Garden Reach Shipbuilders & Engineers (GRSE) Ltd shares fell sharply in Tuesday's trade after analysts from a few brokerages maintained their 'Sell' call on the stock. The counter tanked 8.82 per cent to hit a day low of Rs 1,751.60. It was last seen trading 6.82 per cent lower at Rs 1,790. At this price, the scrip has declined 30.45 per cent in a month.
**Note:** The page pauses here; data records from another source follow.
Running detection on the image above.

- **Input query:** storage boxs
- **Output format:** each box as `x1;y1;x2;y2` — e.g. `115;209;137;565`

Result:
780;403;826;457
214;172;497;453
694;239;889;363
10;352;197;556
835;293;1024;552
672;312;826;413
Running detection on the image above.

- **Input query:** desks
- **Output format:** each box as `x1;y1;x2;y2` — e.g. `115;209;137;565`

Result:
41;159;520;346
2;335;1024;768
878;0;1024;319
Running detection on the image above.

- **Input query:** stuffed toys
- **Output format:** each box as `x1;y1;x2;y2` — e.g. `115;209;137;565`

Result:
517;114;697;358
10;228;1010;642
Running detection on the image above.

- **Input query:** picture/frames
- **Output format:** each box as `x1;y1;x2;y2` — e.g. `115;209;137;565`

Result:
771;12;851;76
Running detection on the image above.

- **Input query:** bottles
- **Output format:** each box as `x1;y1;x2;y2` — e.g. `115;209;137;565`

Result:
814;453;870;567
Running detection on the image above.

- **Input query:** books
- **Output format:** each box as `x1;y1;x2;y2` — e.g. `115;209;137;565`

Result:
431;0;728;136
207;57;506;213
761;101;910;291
Analysts at Elara Capital reiterated a 'Sell' call on GRSE as it expected the company's margins to remain elevated in the near term. "Garden Reach Shipbuilders & Engineers' (GRSE IN) Q1 revenue rose 34 per cent year-on-year (YoY) to Rs 1,010 crore, 11 per cent ahead of our estimates, as it is currently in a peak execution cycle phase (based on bell-curve theory). Current execution includes three P-17A frigates, four survey vessels, eight antisubmarine warfare shallow water craft (ASW-SWC), next-generation electric ferry for the West Bengal government, and four next-generation offshore patrol vessels (NGOPVs)," they stated.
"We pare FY25E/26E EPS 22 per cent/19 per cent on lower gross margin and drop in other income (on delayed ordering for next-generation Corvette). We reiterate 'Sell', due to deferment of a large order in NGC to FY26 from FY24, which may advance revenue growth beyond FY26, and given 91 per cent stock outperformance versus the Nifty in the past three months. We expect an EPS CAGR of 25 per cent in FY24-27E with a ROE of 27% and a ROCE of 26% in FY25E-27E," Elara also said
Prior to this, ICICI Securities analysts also maintained a 'Sell' rating on GRSE shares. The company's EBITDA margin dipped to 5.6 per cent (6.1 per cent in Q1 FY24 and 8.9 per cent in Q4 FY24), and PBT margin declined to 11.4 per cent (13.5 per cent in Q1 FY24), mainly due to gross margins slipping, they said.
"Implied OB, as of Q1 FY25-end, stood at Rs 23,100 crore. GRSE has received orders worth Rs 1,500 crore (including export order of $82.6mn from a Bangladesh and German company) during YTD FY25. Sub-contracting expenses, as percentage of revenue, declined from 14.9 per cent in Q1 FY24 to 13 per cent in Q1 FY25. Factoring in big-ticket orders of NGC (5 nos.) and NGD (2 nos.), we estimate EPS to persist in the range of Rs 55–65/share through to FY32; also we may expect some delays in the execution of orders from Bangladesh due to current geopolitical tensions. Maintain SELL with a DCF-based target price of Rs 515," ICICI Sec further stated.
Kranthi Bathini, Director of Equity Strategy at WealthMills Securities, said, "The stock is in a consolidation phase. The results are up to the mark but there is profit booking taking place in defence stocks currently. So, investors can hold on to the stock. Fresh buying is advised on dips from a medium- to long-term perspective."
Technically, support on the counter could be seen at the Rs 1,730-1,750 zone in the near term. On the higher end, resistance may be found in the Rs 1,850-1,920 range.
Osho Krishan, Senior Research Analyst - Technical & Derivatives at Angel One, said, "GRSE has retracted nearly 50 per cent of the rally seen from the lows of Rs 673 to the Rs 2,834 zone. The stock has a strong support around Rs 1,750, breaching which it may plunge lower to Rs 1,500. On the higher end, a series of resilience can be seen from Rs 2,000 to the Rs 2,250-odd zone in the near period and a decisive breakthrough could only bring some mojo back in the counter."
Ravi Singh, Senior Vice-President (Retail Research) at Religare Broking, said, "The stock looked weak on daily charts. One can buy it on dips at around Rs 1,680 level for a upside target of Rs 1,850, keeping a stop loss placed at Rs 1,640."
Jigar S Patel, Senior Manager - Technical Research Analyst at Anand Rathi Shares and Stock Brokers, said, "Support will be at Rs 1,730 and resistance at Rs 1,920. A decisive close above Rs 1,920 level may trigger a further upside towards Rs 2,000."
The expected trading range will be between Rs 1,630 and Rs 2,050 during the short term, Patel added.
The company is a premier warship-building company, under the administrative control of the Ministry of Defence. As of June 2024, the government held a 74.50 per cent stake in the state-owned firm.